Sur le marché français, notre concurrent le plus proche, en terme de taille et de positionnement, est évidemment Focus. Avec quand même une différence par rapport à nous : ils sont éditeurs ou distributeurs, alors que nous ne sommes qu’éditeurs (nous ne distribuons que les produits que nous éditons).
Mais aussi par exemple Atari, lorsqu’ils sortent Fahrenheit : si Dreamfall était sorti au même moment, les deux titres auraient été en concurrence frontale. Mais aussi Ubisoft, puisque Myst concurrence lui aussi des titres comme Paradise ou Dreamfall. Certes, Myst appartient désormais au passé, mais Ubisoft est par exemple l’éditeur qui commercialise Paradise aux Etats-Unis.

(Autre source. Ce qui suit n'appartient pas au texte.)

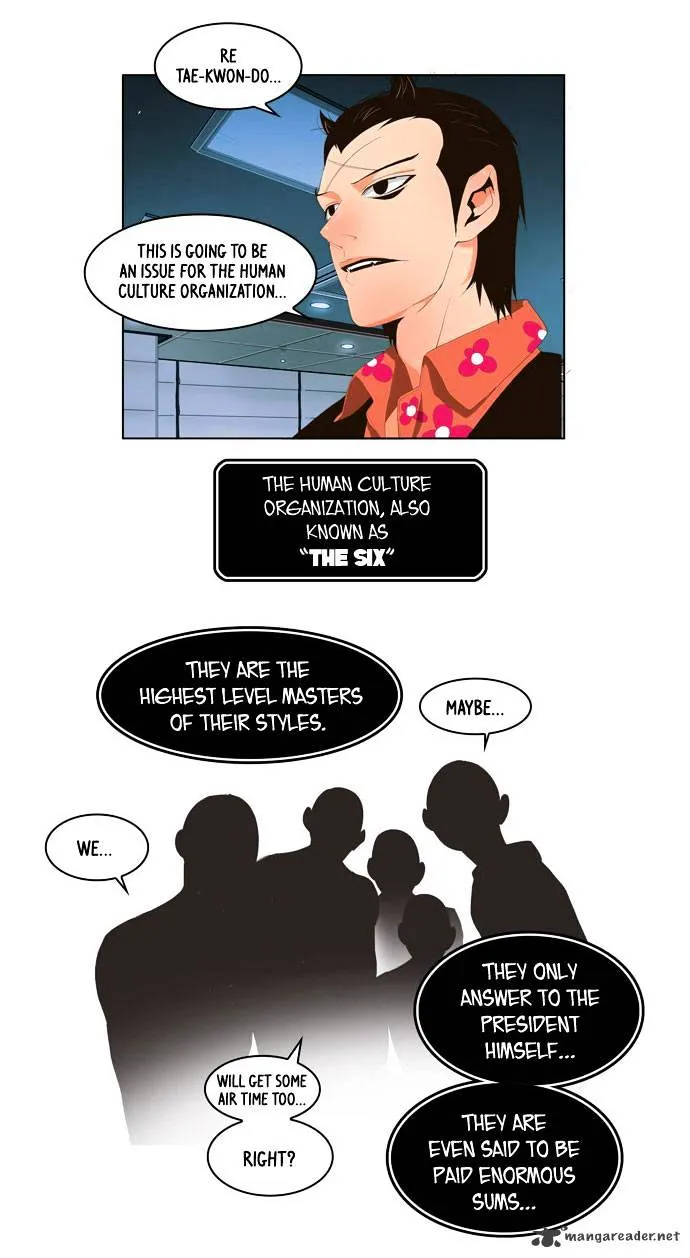 Read The God Of High School Manga Online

Quelle analyse faites-vous de l’échec de MC2 France ?

Sans vouloir faire le parallèle avec le lancement de notre branche Jeux, je pense qu’il est très difficile, sans être vraiment un acteur de grande taille, de faire de la production en interne, d’intervenir dans le processus de création du jeu. Producteur et Editeur / Distributeur sont vraiment deux métiers complètement différents.

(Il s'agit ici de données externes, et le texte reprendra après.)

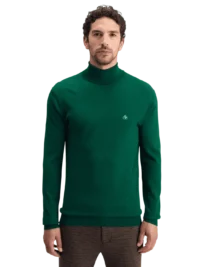 Scotch & Soda  Essential Turtle neck Viscose sweater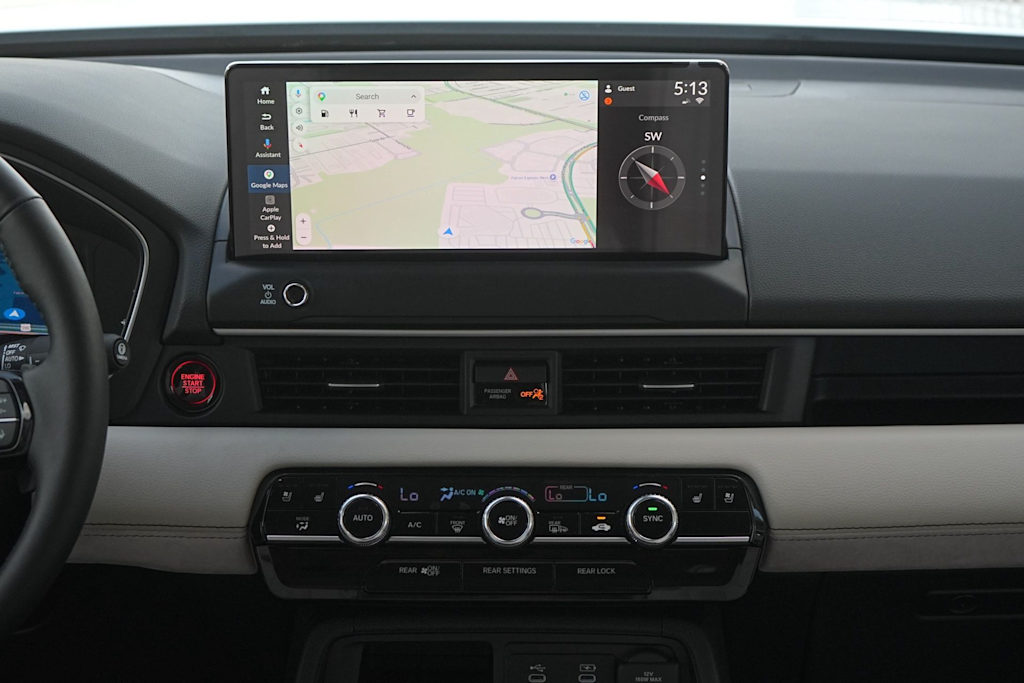 Thumbnail: 2026 Honda Pilot - 15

Je ne sais pas si c’était la source du problème dans le cas de MC2 France, mais je pense que c’est de toute façon très difficile. Il faut en effet avoir une taille critique pour pouvoir complètement compartimenter ces deux activités différentes, ce qu’Ubisoft par exemple fait très bien.

D’autant plus que peuvent apparaître des conflits d’intérêts et des problèmes de cannibalisation interne si l’entreprise fait en même temps de l’acquisition de titre comme 3rd party, poussant par exemple à éviter volontairement de trop pousser un titre acquis en tant que 3rd party, afin de ne pas marcher sur les plates-bandes de ses productions internes, plus lourdes en terme d’investissement mais pas forcément plus rentables.


Votre réaction face au rachat de SG Diffusion par Koch Media ?

Je trouve ça plutôt bien. Les dirigeants de SG Diffusion ont dû faire une bonne affaire. Il n'y a rien de choquant à revendre la boîte qu’on a monté.

Pour moi, cela n’a rien non plus de surprenant de voir Koch arriver sur le marché français, puisque ces dirigeants n’en faisaient pas mystère. l’avaient toujours voulu. De leur point de vue, il était très probablement moins coûteux de racheter SG que de partir de zéro et de monter une filiale française. Moins cher et moins risqué. D’autant plus qu’ils récupèrent ainsi des gens d’expérience et des belles licenses, qui tournent plutôt bien.


Koch Media vous fait-il peur ?

Bien sûr. Ce n’est plus SG Diffusion, c’est Koch Media. Avec, derrière, une capacité d’acquisition à l’échelle européenne voire mondiale.


Que vous inspire l’évolution de Nobilis ces derniers mois / années ?

C’est encore un autre business, avec d’autres problématiques. Je trouve qu’ils se débrouillent bien, mais une de leurs grandes problématiques doit être l’acquisition massive de produits, pour acquérir une surface financière suffisante. C’est une autre logique.


Vous n’avez pas parlé de Mindscape parmi vos concurrents. Pourtant, ils ont un profil assez proche de celui de Micro Application, non ?

Oui, c’est clairement notre concurrent direct . Mais Mindscape est plus un concurrent de Micro Application à part entière qu’un concurrent de l’activité Jeux. Cela dit, sur le seul jeu, nous n’avons pas les mêmes problématiques. Reste qu’il ne faut jamais sous-estimer les concurrents, surtout quand ils ont des moyens et qu’ils se débrouillent bien. Pour finir, on peut souligner qu'un marché concurrentiel est un marché qui se porte bien.


Quel avenir pour un acteur de l’édition / distribution de jeux qui ne serait présent que sur le marché français ?

Il faut un horizon européen. Il n’y a pas d’autre avenir. Il est vraiment indispensable de trouver des débouchés en Europe, que ce soit par des filiales ou par des partenariats. Un territoire n’est pas un horizon dans le jeu vidéo. C’est toujours le même problème : les développeurs n’ont pas les structures et le temps requis pour aller négocier territoire par territoire l’édition de leurs titres.